The move to completely ban the controversial material comes 20 years after the UK became the first country in the EU to prohibit fur farming.
The time has finally come. Over the past few years, almost every top designer from Chanel to Prada has shed animal fur from their collections. Sugaring the pill, the state of California has outright banned it, Queen Elizabeth II has renounced it, and in February, PETA retired its decades-long campaign against the use of fur in fashion, focusing its activism elsewhere.
Now, in a move that’s sure to contribute to the material’s eagerly anticipated demise, former CEO of the British Fur Trade Association Mike Moser has declared the industry ‘anachronistic, barbaric, and unnecessary.’
Upon realising he was defending the indefensible, Moser came to understand that fur simply cannot be produced humanely – not to mention its hefty environmental price tag which, when compared to other textiles, takes a significant toll in terms of CO2 emissions – and resigned from his position to instead use his knowledge and experience to publicly support the #FurFreeBritain campaign for a UK-wide fur sales ban.
‘The Zeitgeist today is that caging and killing animals for an unnecessary fashion product, that has only vanity value, is unacceptable,’ he told Humane Society International (HSI) in an interview last month. ‘The UK banned fur farming two decades ago but for as long as we import and sell the fur from overseas, we’re still supporting fur farming and trapping by proxy which is both morally and politically ambiguous.’
What Moser refers to, is the country’s decision to ban fur farming in 2000, a positive change of course, but one that didn’t prevent the import and sale of fur from animals farmed overseas.

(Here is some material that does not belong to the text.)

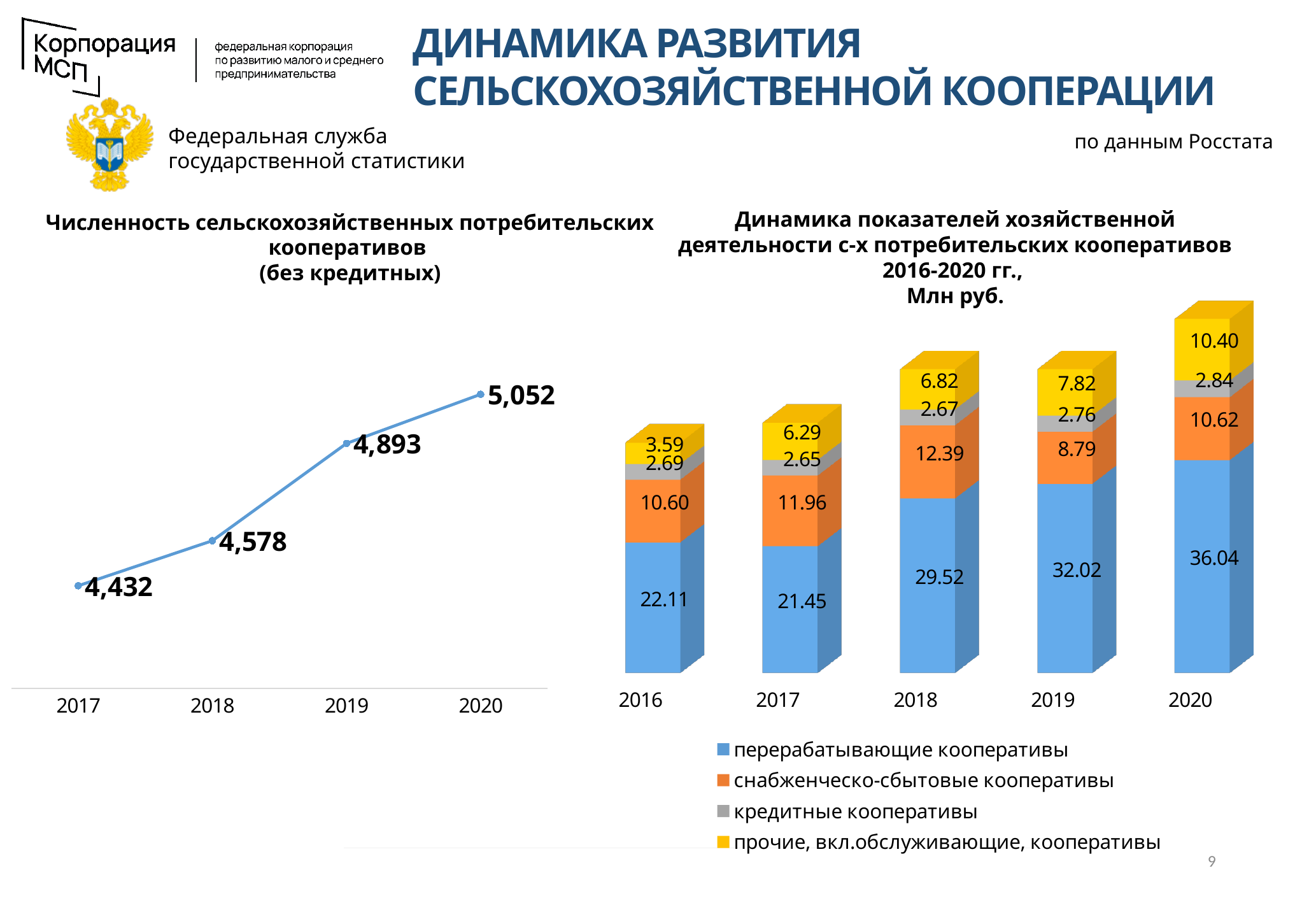
In the left chart (Численность сельскохозяйственных потребительских кооперативов), what is the value for 2018? 4,578 In the right chart (Динамика показателей хозяйственной деятельности), which is larger: снабженческо-сбытовые кооперативы in 2018 or in 2019? 2018 In the left chart (Численность сельскохозяйственных потребительских кооперативов), which year has the lowest value? 2017 In the right chart (Динамика показателей хозяйственной деятельности), how many years are shown on the x axis? 5 In the right chart (Динамика показателей хозяйственной деятельности), what is the value for перерабатывающие кооперативы in 2019? 32.02 In the left chart (Численность сельскохозяйственных потребительских кооперативов), do the values rise or fall from 2017 to 2020? rise In the left chart (Численность сельскохозяйственных потребительских кооперативов), what is the difference between the 2020 and 2017 values? 620 What kind of chart is the left chart (Численность сельскохозяйственных потребительских кооперативов)? line chart In the left chart (Численность сельскохозяйственных потребительских кооперативов), what is the value for 2020? 5,052 In the right chart (Динамика показателей хозяйственной деятельности), what is the total of the stacked bar for 2016? 38.99 In the right chart (Динамика показателей хозяйственной деятельности), what is the value for прочие, вкл.обслуживающие, кооперативы in 2020? 10.40 In the right chart (Динамика показателей хозяйственной деятельности), how many series does the legend list? 4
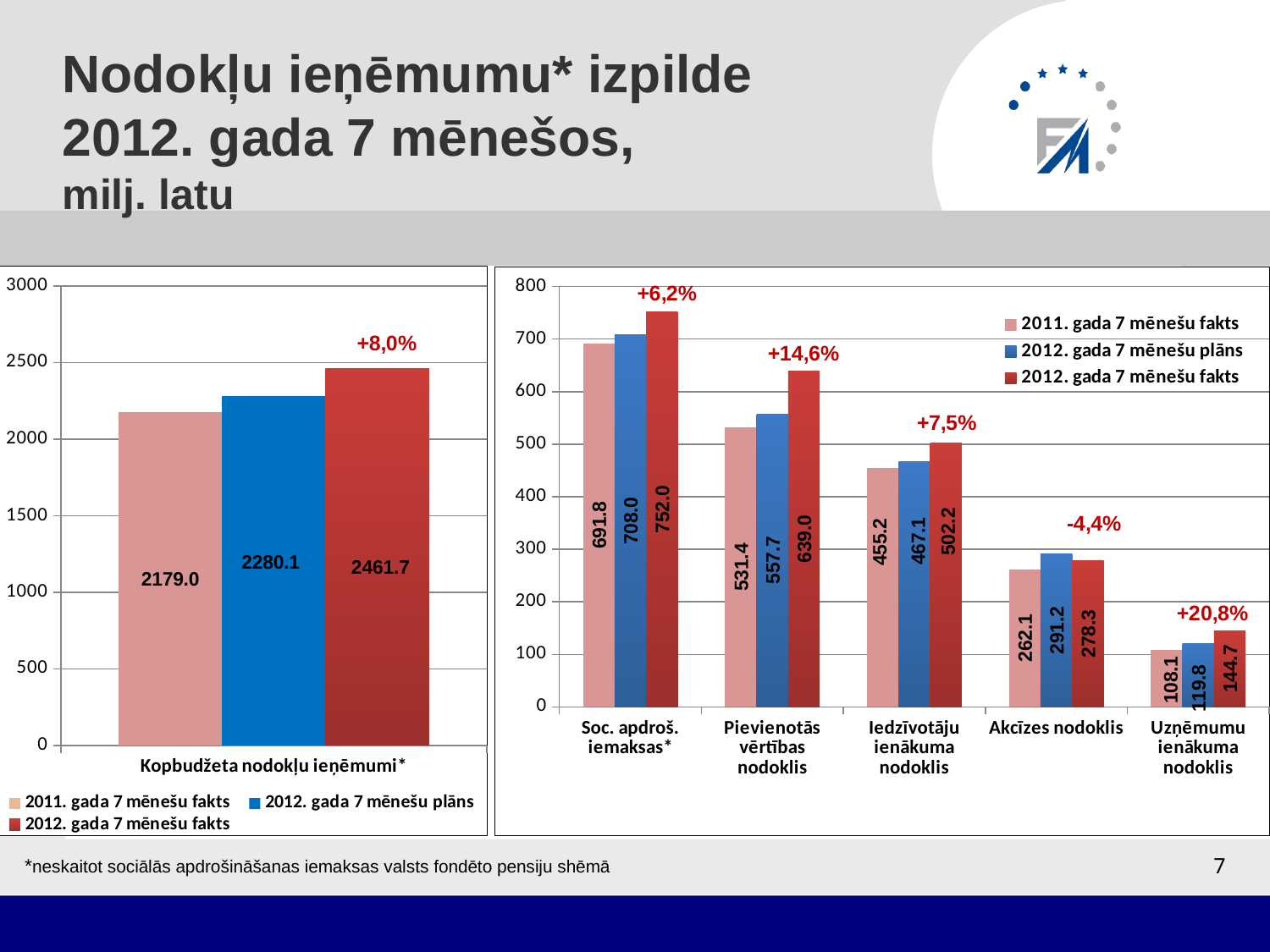
On the right chart, which category has the lowest 2011. gada 7 mēnešu fakts value? Uzņēmumu ienākuma nodoklis On the left chart, what percentage change is printed above the bars? +8,0% On the right chart, what is the 2012. gada 7 mēnešu plāns value for Akcīzes nodoklis? 291.2 On the right chart, for Akcīzes nodoklis, which is larger: the 2012. gada 7 mēnešu plāns or the 2012. gada 7 mēnešu fakts? 2012. gada 7 mēnešu plāns On the left chart, what is the value for 2011. gada 7 mēnešu fakts? 2179.0 On the right chart, what is the 2012. gada 7 mēnešu fakts value for Pievienotās vērtības nodoklis? 639.0 On the right chart, which category has the highest 2012. gada 7 mēnešu fakts value? Soc. apdroš. iemaksas* On the right chart, what is the difference between the 2012. gada 7 mēnešu fakts and 2012. gada 7 mēnešu plāns values for Pievienotās vērtības nodoklis? 81.3 How many categories are shown on the x axis of the right chart? 5 How many series does the legend of the right chart list? 3 On the left chart, what is the value for 2012. gada 7 mēnešu fakts for Kopbudžeta nodokļu ieņēmumi? 2461.7 On the left chart, what is the difference between the 2012. gada 7 mēnešu fakts and the 2011. gada 7 mēnešu fakts values? 282.7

Unfortunately, since the law came into effect all those years ago, a whopping £800m of fur has still been imported into the UK and in 2018 alone, a quantity equivalent to some 2-3 million animals (as estimated by HSI) passed easily through the border.
It’s not all bad news, however, with 93% of the British population claiming to have never worn fur, or that they no longer wear it, and the majority (72%) are in favour of an official sales ban as revealed by a YouGov opinion poll in March.